As políticas do audiovisual e o Conselho de Comunicação

André Setaro e Edgar Navarro já travaram quente discussão sobre os mecanismos de sustentabilidade do audiovisual local na Bahia

O audiovisual representa bem as tênues relações entre a comunicação e cultura, ao ponto de dificultar uma diferenciação entre as duas áreas na organização da produção e também nos mecanismos regulatórios.
No nível nacional há um esforço crescente, desde formulação da abortada Ancinav, em alinhar as ações do audiovisual entre os dois setores. A recente aprovação da nova Lei dos serviços de TV por assinatura dá noção desse momento e seus futuros impactos nos modelos de negócios, fomento e difusão do conteúdo nacional.
A nível estadual também existem pressões para atualizar a arquitetura institucional e forma de intervenção do Estado no audiovisual. Dessa forma a transferência do Irdeb para a Secom é um símbolo inicial dessas mudanças.
A questão é que as mudanças por si só não podem serem consideradas positivas, é necessário que a natureza dessas mudanças seja a caminho de princípios democráticos como participação, transparência e isonomia, além de modelo de desenvolvimento que estimule a diversidade e pluralidade.
A regulamentação do Conselho Estadual carrega potencial ímpar para responder estes anseios. Fruto de reivindicação social que se reverberou por todo país após a I Conferência Nacional de Comunicação, o Conselho coloca na arena atores até então distantes das decisões governamentais, aptos a serem consultados e deliberarem de forma institucional no direcionamento das políticas. Dessa forma, serão diminuídas as possibilidades do Irdeb passar por alterações importantes sem a devida participação social, como se fez a transferência para a Secom e a recente aprovação de novo estatuto.

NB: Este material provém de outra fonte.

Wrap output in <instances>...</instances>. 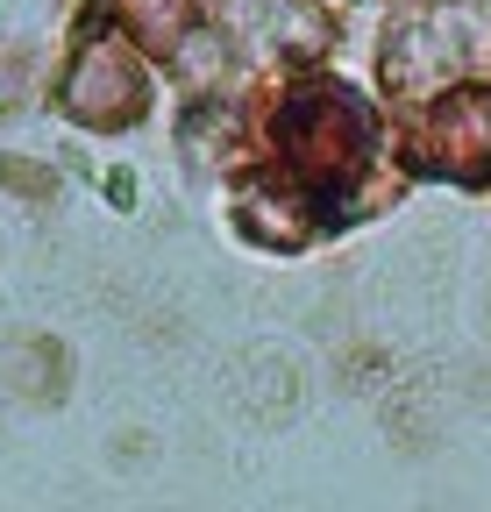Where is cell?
Here are the masks:
<instances>
[{
  "label": "cell",
  "instance_id": "3957f363",
  "mask_svg": "<svg viewBox=\"0 0 491 512\" xmlns=\"http://www.w3.org/2000/svg\"><path fill=\"white\" fill-rule=\"evenodd\" d=\"M427 157H435L442 171H456V178H477L484 164H491V93L484 86H463V93H449L442 107H435V121H427Z\"/></svg>",
  "mask_w": 491,
  "mask_h": 512
},
{
  "label": "cell",
  "instance_id": "6da1fadb",
  "mask_svg": "<svg viewBox=\"0 0 491 512\" xmlns=\"http://www.w3.org/2000/svg\"><path fill=\"white\" fill-rule=\"evenodd\" d=\"M371 150V114H363L342 86H306L285 107V157L292 171H306L314 185H335L363 164Z\"/></svg>",
  "mask_w": 491,
  "mask_h": 512
},
{
  "label": "cell",
  "instance_id": "7a4b0ae2",
  "mask_svg": "<svg viewBox=\"0 0 491 512\" xmlns=\"http://www.w3.org/2000/svg\"><path fill=\"white\" fill-rule=\"evenodd\" d=\"M65 107L93 128H114V121H129L143 107V72H136V57L121 50V43H86V57L72 64V79H65Z\"/></svg>",
  "mask_w": 491,
  "mask_h": 512
}]
</instances>
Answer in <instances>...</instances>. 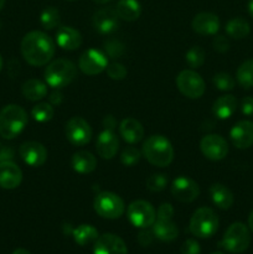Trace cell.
Segmentation results:
<instances>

O fato é que o Irdeb precisa inicialmente de estabilidade e autonomia para se afinar com princípios públicos, através de Conselho Curador nos moldes da EBC, um fundo de financiamento perene, estímulo a produção independente, comunitária e regional, e valorização do quadro funcional. A partir disto será possível preparar a comunicação pública para era digital, tendo principalmente reconhecimento da sociedade para novos investimentos. Pois são visíveis as limitações impostas pela radiodifusão comercial a modelos estéticos e produtivos não alinhados ou subjugados.
Os potenciais do Conselho para o audiovisual não se limitam ao Irdeb. As verbas publicitárias da Secom superam os R$ 200 milhões anuais e podem passar por ampla transformação. O primeiro ponto é retirar das (poucas) agências publicitárias o papel de agenciador do dinheiro público, e dessa forma ter transparência para quando e onde são destinados. O segundo é fazer com que a destinação dos recursos se pulverize, não apenas as mídias e veículos, mas também aos produtores deste conteúdo, levando em consideração não somente audiências ou acumulação de portfólio. O terceiro é o caráter do conteúdo, deixando de ser exclusivamente para propaganda com fins meramente persuasivos, e ser alçado ao fomento do audiovisual, por exemplo.
A concretização destas propostas dependerá muito de como o Conselho irá se comportar e também as pressões externas sob ele. Existem entidades, universidade e até representantes governamentais sensíveis a revisão da atual política. Por outro lado, os produtores do audiovisual que compreenderam o potencial do Conselho, e se habilitaram a participação do pleito que escolheu os membros, são afinados com o atual modelo de investimento do governo do estado, e almejam ir além, ao lado de outros empresários, construir mecanismos de fortalecimento do mercado regional, sob a mesma lógica de concentração nacional.
Enfim, estamos numa das esquinas da história para a comunicação e cultura na Bahia e no Brasil. Aqueles que compreendem o processo terão condições de influenciar decisões, sob condições democráticas mais avançadas. Já os que sofrem de “miopia” e “astigmatismo” ficarão para trás.
(*) Texto reproduzido do Vozes  Baianas.